Polymorphisms of interleukin-10 genes on the risk of ischemic stroke in a meta-analysis

Guo-Ting Yin 1, Yi-Tong Ma 1, Ying-Ying Zheng 1, Yi-Ning Yang 1, Xiao-Mei Li 1, Zhen-Yan Fu 1, Jing-Zhan Zhang 1, Chuan-Fang Dai 1, Fen Liu 1, Bang-Dang Chen 1, Min-Tao Gai 1, Xiang Xie 1
PMCID: PMC4402764  PMID: 25932117

Abstract

Background: Previous studies have investigated the associations between polymorphisms of interleukin-10 (IL-10) gene and risk of ischemic stroke (IS). However, the results were inconsistent. The aim of this study was to clarify the relationship between IL-10 polymorphisms and IS risk by a meta-analysis approach. Methods: The meta-analysis was performed by searching PubMed and Wanfang databases. Odds ratio (OR) and corresponding 95% confidence interval (95% CI) as well as effect size were calculated by a fixed or random-effect model according to the I2 value. In total, five case-control studies for IL10-1082G/A and four studies for IL10-819C/T were included in this meta-analysis. Results: Combined analysis indicated that IL10-1082G/A polymorphism was associated with risk of IS (A/A vs. G/G+G/A: OR = 1.82, 95% CI = 1.21-2.74, P = 0.004; for A allele vs. G allele: OR = 1.55, 95% CI = 1.14-2.10, P = 0.006). However, there was no significant association between IL10-819C/T polymorphism and IS in any comparison model (C/C vs. T/C+T/T: OR = 0.96, 95% CI = 0.69-1.36, P = 0.84; C allele vs. T allele: OR = 1.00, 95% CI = 0.83-1.21, P = 0.97). Conclusions: Our results indicated that IL-10-1082G/A polymorphism, but not IL10-819C/T polymorphism was associated with the risk of IS.

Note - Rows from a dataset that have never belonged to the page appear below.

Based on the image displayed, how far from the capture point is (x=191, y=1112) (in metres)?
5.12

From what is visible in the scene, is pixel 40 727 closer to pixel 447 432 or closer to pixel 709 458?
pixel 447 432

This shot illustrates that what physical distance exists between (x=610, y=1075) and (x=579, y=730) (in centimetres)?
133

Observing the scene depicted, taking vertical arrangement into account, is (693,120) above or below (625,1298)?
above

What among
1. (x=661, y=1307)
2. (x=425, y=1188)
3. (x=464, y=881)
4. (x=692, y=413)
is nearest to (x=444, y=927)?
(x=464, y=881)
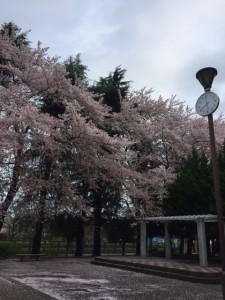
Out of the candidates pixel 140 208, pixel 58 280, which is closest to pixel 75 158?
pixel 140 208

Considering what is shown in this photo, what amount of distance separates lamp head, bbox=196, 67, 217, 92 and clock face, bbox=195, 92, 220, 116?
0.60 ft

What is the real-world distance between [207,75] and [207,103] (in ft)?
1.77

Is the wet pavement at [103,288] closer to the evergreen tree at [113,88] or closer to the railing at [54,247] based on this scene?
the railing at [54,247]

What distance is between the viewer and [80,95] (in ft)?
76.3

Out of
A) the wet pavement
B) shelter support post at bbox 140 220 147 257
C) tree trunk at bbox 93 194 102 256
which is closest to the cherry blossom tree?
tree trunk at bbox 93 194 102 256

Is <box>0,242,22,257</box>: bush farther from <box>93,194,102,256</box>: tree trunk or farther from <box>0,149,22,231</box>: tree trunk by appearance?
<box>93,194,102,256</box>: tree trunk

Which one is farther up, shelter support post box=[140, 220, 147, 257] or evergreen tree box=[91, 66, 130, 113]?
evergreen tree box=[91, 66, 130, 113]

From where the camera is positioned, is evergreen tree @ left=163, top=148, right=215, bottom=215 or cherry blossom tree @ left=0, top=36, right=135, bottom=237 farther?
cherry blossom tree @ left=0, top=36, right=135, bottom=237

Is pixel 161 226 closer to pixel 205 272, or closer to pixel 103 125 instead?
pixel 103 125

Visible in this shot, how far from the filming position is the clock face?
718 centimetres

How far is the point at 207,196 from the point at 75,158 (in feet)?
27.2

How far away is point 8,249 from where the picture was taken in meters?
23.3

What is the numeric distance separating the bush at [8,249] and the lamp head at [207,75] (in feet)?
63.9

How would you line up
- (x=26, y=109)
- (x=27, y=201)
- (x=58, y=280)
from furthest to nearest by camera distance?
(x=27, y=201), (x=26, y=109), (x=58, y=280)
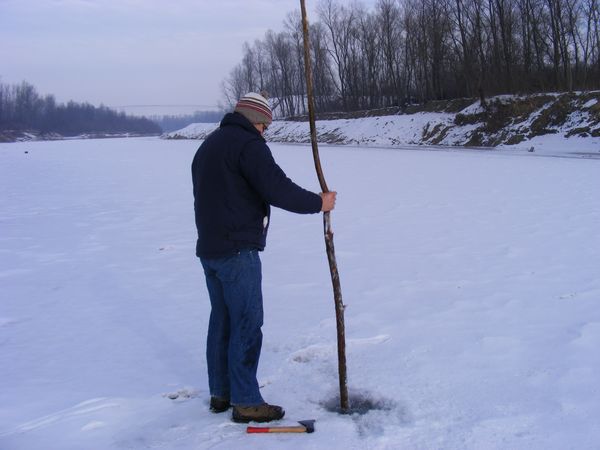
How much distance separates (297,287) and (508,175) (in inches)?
425

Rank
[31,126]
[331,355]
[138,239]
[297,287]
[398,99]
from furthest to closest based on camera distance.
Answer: [31,126] < [398,99] < [138,239] < [297,287] < [331,355]

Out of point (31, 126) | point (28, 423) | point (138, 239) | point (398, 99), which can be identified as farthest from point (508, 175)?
point (31, 126)

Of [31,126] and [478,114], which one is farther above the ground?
[31,126]

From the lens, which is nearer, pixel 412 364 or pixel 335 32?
pixel 412 364

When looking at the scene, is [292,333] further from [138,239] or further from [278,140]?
[278,140]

Keywords: Interleukin-10 genes, polymorphisms, ischemic stroke, meta-analysis

Introduction

Stroke is one of the leading causes of morbidity and mortality worldwide [1-3]. The most common subtype is ischemic stroke, which caused by an occluding thrombus of a cerebral artery. There are sorts of risk factors for stroke, such as old age, high blood pressure, diabetes, high plasma cholesterol, and smoking [4]. Previous studies indicated that the inflammatory cytokines and the genetic polymorphism in the genes encoding the inflammatory mediators play a significant role in the development and progression of ischemic stroke (IS) [5,6]. Studies revealed that besides pro-inflammatory processes also anti-inflammatory play an important role in the pathogenesis of IS [7-10].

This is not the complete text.